▶ _The exercise_: Please return every line of the records below that contains the string "instances". Case counts.

▶ _Records for the exercise_:
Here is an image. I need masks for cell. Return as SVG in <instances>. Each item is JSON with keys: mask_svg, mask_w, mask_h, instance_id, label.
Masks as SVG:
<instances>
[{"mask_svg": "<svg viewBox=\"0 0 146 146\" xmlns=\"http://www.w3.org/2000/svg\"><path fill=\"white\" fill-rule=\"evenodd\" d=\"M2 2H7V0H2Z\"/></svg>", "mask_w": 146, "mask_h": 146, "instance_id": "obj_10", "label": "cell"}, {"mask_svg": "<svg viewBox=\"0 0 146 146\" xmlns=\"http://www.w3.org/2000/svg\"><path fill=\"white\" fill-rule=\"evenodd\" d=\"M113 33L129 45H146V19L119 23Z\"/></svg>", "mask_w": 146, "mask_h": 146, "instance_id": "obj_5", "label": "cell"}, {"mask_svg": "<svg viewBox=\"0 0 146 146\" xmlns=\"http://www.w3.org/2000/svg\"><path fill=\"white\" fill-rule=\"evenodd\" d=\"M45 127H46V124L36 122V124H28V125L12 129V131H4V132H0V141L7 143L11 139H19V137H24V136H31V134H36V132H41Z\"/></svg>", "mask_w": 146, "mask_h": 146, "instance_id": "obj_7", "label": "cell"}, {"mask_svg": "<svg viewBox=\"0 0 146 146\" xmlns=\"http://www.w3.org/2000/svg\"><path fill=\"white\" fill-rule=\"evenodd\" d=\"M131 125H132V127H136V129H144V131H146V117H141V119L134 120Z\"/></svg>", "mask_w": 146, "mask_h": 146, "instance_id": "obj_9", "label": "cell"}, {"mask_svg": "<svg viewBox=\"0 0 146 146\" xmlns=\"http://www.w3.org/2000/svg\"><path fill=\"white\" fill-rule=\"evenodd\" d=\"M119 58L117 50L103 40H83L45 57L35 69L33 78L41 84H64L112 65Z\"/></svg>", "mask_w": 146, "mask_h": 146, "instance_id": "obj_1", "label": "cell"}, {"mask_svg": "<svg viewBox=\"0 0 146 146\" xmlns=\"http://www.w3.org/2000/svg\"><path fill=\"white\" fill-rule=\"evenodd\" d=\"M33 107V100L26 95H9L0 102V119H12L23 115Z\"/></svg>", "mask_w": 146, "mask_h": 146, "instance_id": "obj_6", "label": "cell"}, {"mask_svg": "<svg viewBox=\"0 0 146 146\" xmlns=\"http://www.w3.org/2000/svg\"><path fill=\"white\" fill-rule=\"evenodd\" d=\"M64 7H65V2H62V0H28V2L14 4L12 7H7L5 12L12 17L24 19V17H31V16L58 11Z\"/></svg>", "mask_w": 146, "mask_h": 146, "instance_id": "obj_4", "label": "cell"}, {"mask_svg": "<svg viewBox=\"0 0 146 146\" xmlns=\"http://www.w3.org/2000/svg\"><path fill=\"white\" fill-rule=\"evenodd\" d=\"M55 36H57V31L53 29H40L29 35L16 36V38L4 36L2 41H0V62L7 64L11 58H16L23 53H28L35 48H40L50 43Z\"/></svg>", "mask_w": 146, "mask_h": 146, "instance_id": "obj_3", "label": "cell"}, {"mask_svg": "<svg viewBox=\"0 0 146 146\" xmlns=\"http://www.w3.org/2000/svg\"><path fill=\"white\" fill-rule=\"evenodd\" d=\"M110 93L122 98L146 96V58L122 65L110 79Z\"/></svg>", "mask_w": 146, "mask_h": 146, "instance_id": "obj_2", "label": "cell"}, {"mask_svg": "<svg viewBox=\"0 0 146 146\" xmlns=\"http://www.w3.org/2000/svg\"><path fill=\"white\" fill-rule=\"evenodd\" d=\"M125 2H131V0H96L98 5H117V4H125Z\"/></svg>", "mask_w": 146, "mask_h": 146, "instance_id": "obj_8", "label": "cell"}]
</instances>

▶ _Exercise output_:
Here is an image. I need masks for cell. Return as SVG in <instances>. Each item is JSON with keys: mask_svg, mask_w, mask_h, instance_id, label.
<instances>
</instances>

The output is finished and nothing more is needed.